* [What you will do]:
Could you rewrite these records, renaming "rocky cliff face" to "rock wall" in every one and leaving all other text unchanged?
──────── Source records
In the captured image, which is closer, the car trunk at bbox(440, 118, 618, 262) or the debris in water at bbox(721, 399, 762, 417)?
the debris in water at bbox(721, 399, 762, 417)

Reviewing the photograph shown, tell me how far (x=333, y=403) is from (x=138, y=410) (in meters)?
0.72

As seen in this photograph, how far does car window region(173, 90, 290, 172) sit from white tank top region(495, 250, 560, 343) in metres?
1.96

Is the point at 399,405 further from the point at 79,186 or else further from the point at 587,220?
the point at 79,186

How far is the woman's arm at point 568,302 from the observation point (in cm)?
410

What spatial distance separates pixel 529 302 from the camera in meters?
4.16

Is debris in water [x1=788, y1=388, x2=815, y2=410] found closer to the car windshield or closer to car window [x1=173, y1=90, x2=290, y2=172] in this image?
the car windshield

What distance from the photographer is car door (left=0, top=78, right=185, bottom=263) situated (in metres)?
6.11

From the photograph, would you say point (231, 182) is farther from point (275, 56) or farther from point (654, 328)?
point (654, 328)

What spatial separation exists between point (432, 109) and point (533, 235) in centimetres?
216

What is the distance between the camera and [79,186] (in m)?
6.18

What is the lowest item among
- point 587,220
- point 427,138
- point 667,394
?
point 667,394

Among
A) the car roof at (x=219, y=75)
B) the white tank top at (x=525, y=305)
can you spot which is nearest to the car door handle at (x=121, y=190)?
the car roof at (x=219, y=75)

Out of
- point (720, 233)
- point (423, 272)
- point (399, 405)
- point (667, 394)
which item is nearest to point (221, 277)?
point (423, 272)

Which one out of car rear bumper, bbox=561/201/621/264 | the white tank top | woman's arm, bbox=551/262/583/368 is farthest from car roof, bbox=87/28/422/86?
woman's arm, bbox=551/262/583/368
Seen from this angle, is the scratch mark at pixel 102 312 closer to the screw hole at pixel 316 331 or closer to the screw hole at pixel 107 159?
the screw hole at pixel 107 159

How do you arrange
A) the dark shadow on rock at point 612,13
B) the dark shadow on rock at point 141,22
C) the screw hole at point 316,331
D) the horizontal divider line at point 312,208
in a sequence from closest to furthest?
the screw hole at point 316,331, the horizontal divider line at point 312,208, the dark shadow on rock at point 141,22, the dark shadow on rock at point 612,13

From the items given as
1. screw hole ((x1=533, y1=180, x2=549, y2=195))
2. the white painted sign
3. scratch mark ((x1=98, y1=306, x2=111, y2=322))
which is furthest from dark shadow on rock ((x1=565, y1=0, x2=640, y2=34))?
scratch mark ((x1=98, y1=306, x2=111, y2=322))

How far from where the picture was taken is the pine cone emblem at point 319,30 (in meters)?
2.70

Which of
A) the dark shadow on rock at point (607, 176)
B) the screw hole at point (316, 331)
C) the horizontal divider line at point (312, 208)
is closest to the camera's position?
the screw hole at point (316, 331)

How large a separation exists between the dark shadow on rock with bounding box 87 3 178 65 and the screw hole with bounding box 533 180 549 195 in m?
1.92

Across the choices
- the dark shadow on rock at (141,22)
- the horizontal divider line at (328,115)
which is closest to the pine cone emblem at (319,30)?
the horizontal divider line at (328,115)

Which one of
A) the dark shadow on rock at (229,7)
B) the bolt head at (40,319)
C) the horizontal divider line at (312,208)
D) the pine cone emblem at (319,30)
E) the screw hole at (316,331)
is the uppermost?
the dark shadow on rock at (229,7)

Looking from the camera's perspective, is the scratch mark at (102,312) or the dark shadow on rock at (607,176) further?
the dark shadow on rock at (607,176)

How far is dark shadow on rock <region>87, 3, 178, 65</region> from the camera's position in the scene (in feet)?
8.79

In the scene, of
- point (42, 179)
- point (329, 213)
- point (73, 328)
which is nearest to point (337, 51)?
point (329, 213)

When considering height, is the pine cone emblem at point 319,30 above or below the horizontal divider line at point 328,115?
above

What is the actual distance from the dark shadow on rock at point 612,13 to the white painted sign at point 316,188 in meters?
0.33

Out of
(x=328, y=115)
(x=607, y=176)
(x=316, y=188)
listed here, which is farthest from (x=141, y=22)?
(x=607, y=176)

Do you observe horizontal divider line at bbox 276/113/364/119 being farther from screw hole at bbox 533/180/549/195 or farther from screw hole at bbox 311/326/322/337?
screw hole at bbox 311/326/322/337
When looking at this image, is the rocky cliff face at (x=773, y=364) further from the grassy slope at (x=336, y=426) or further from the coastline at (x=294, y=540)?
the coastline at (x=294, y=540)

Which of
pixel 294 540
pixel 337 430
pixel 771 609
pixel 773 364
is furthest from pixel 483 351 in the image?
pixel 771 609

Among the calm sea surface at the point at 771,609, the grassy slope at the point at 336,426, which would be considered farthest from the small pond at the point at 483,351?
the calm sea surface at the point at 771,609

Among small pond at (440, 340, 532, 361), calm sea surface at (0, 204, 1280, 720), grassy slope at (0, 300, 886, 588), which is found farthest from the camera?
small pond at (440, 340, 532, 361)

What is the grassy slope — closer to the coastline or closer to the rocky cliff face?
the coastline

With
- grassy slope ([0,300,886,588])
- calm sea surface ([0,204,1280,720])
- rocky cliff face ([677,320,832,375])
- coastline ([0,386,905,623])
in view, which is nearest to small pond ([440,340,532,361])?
────────────────
* [Correct output]:
In the captured image, which is closer, the car trunk at bbox(440, 118, 618, 262) or the debris in water at bbox(721, 399, 762, 417)?
the debris in water at bbox(721, 399, 762, 417)

Reviewing the photograph shown, tell me how far (x=333, y=403) is from (x=138, y=410) (in meters)?
0.72

As seen in this photograph, how far does car window region(173, 90, 290, 172) sit from white tank top region(495, 250, 560, 343) in metres?
1.96

Is the point at 399,405 further from the point at 79,186 or else further from the point at 587,220?
the point at 79,186

How far is the woman's arm at point 568,302 from the observation point (in cm)?
410

What spatial distance separates pixel 529 302 from the camera in meters?
4.16

Is debris in water [x1=788, y1=388, x2=815, y2=410] found closer to the car windshield or closer to car window [x1=173, y1=90, x2=290, y2=172] in this image?
the car windshield

What distance from the photographer is car door (left=0, top=78, right=185, bottom=263) situated (in metres)?
6.11

From the photograph, would you say point (231, 182) is farther from point (275, 56) or farther from point (654, 328)?
point (654, 328)

What spatial separation exists between point (432, 109) and point (533, 235) in centimetres?
216

What is the distance between the camera and [79,186] (in m)?
6.18

What is the lowest item among
- point 587,220
- point 427,138
- point 667,394
?
point 667,394

Among
A) the car roof at (x=219, y=75)
B) the white tank top at (x=525, y=305)
can you spot which is nearest to the car door handle at (x=121, y=190)?
the car roof at (x=219, y=75)

Out of
- point (720, 233)
- point (423, 272)
- point (399, 405)
- point (667, 394)
which item is nearest to point (221, 277)?
point (423, 272)

Which one out of car rear bumper, bbox=561/201/621/264 | the white tank top | woman's arm, bbox=551/262/583/368 is farthest from car roof, bbox=87/28/422/86?
woman's arm, bbox=551/262/583/368
Seen from this angle, is the scratch mark at pixel 102 312 closer to the screw hole at pixel 316 331 or closer to the screw hole at pixel 107 159?
the screw hole at pixel 107 159

How do you arrange
A) the dark shadow on rock at point 612,13
B) the dark shadow on rock at point 141,22
C) the screw hole at point 316,331
D) the horizontal divider line at point 312,208
in a sequence from closest to furthest?
the screw hole at point 316,331, the horizontal divider line at point 312,208, the dark shadow on rock at point 141,22, the dark shadow on rock at point 612,13

From the items given as
1. screw hole ((x1=533, y1=180, x2=549, y2=195))
2. the white painted sign
3. scratch mark ((x1=98, y1=306, x2=111, y2=322))
which is furthest from dark shadow on rock ((x1=565, y1=0, x2=640, y2=34))?
scratch mark ((x1=98, y1=306, x2=111, y2=322))

How far from where the picture was taken is the pine cone emblem at point 319,30 (in meters)?
2.70

Which of
A) the dark shadow on rock at point (607, 176)
B) the screw hole at point (316, 331)
C) the horizontal divider line at point (312, 208)
is closest to the camera's position?
the screw hole at point (316, 331)

How large a separation exists between the dark shadow on rock with bounding box 87 3 178 65 and the screw hole with bounding box 533 180 549 195 in m?
1.92

Across the choices
- the dark shadow on rock at (141,22)
- the horizontal divider line at (328,115)
which is closest to the pine cone emblem at (319,30)?
the horizontal divider line at (328,115)

Which one of
A) the dark shadow on rock at (229,7)
B) the bolt head at (40,319)
C) the horizontal divider line at (312,208)
D) the pine cone emblem at (319,30)
E) the screw hole at (316,331)
is the uppermost?
the dark shadow on rock at (229,7)

Looking from the camera's perspective, is the scratch mark at (102,312) or the dark shadow on rock at (607,176) further?
the dark shadow on rock at (607,176)

How far is dark shadow on rock <region>87, 3, 178, 65</region> from the camera's position in the scene (in feet)?
8.79

In the scene, of
- point (42, 179)
- point (329, 213)
- point (73, 328)
which is nearest to point (337, 51)?
point (329, 213)

When considering height, is the pine cone emblem at point 319,30 above or below the horizontal divider line at point 328,115?
above

What is the actual distance from the dark shadow on rock at point 612,13 to the white painted sign at point 316,188 in meters?
0.33

Out of
(x=328, y=115)
(x=607, y=176)
(x=316, y=188)
listed here, which is farthest from (x=141, y=22)?
(x=607, y=176)

Do you observe horizontal divider line at bbox 276/113/364/119 being farther from screw hole at bbox 533/180/549/195 or farther from screw hole at bbox 311/326/322/337?
screw hole at bbox 311/326/322/337
When looking at this image, is the rock wall at (x=773, y=364) further from the grassy slope at (x=336, y=426) or further from the coastline at (x=294, y=540)?
the coastline at (x=294, y=540)

Which of
pixel 294 540
pixel 337 430
pixel 771 609
pixel 773 364
is furthest from pixel 483 351 in the image?
pixel 771 609

Among the calm sea surface at the point at 771,609, the grassy slope at the point at 336,426, which would be considered farthest from the small pond at the point at 483,351?
the calm sea surface at the point at 771,609

Among small pond at (440, 340, 532, 361), calm sea surface at (0, 204, 1280, 720), grassy slope at (0, 300, 886, 588), which is found farthest from the camera?
small pond at (440, 340, 532, 361)

What is the grassy slope — closer to the coastline or closer to the rock wall?
the coastline

With
- grassy slope ([0,300,886,588])
- calm sea surface ([0,204,1280,720])
- rock wall ([677,320,832,375])
- coastline ([0,386,905,623])
in view, which is nearest to small pond ([440,340,532,361])?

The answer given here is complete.